OBJECTIVE -> Find each line in the records below that contains the word "gothic", and copy every such line in full. Treat uppercase and lowercase as different.

INPUT FOR THIS TASK ->
┌────────

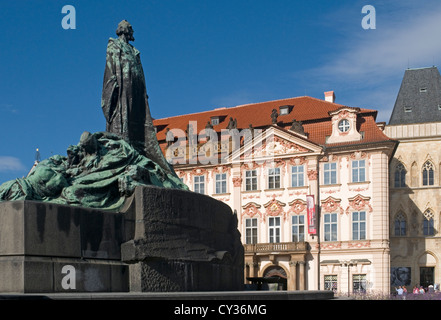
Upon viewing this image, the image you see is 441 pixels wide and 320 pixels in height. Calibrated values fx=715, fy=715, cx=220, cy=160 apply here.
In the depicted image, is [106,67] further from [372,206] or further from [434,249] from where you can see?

└────────
┌────────

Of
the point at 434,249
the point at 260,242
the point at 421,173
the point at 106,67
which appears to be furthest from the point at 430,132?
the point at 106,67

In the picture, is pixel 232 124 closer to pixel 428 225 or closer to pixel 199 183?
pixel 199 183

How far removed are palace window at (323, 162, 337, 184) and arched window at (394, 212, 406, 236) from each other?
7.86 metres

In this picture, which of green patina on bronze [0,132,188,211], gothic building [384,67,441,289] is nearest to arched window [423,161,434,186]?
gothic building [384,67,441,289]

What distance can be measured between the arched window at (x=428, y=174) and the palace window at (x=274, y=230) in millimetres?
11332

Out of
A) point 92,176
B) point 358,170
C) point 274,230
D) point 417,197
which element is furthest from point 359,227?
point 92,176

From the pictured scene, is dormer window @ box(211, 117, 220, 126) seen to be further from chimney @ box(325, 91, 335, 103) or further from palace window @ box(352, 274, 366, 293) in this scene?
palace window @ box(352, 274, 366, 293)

└────────

WRITTEN ANSWER ->
In this picture, which of green patina on bronze [0,132,188,211], gothic building [384,67,441,289] is nearest to arched window [423,161,434,186]?
gothic building [384,67,441,289]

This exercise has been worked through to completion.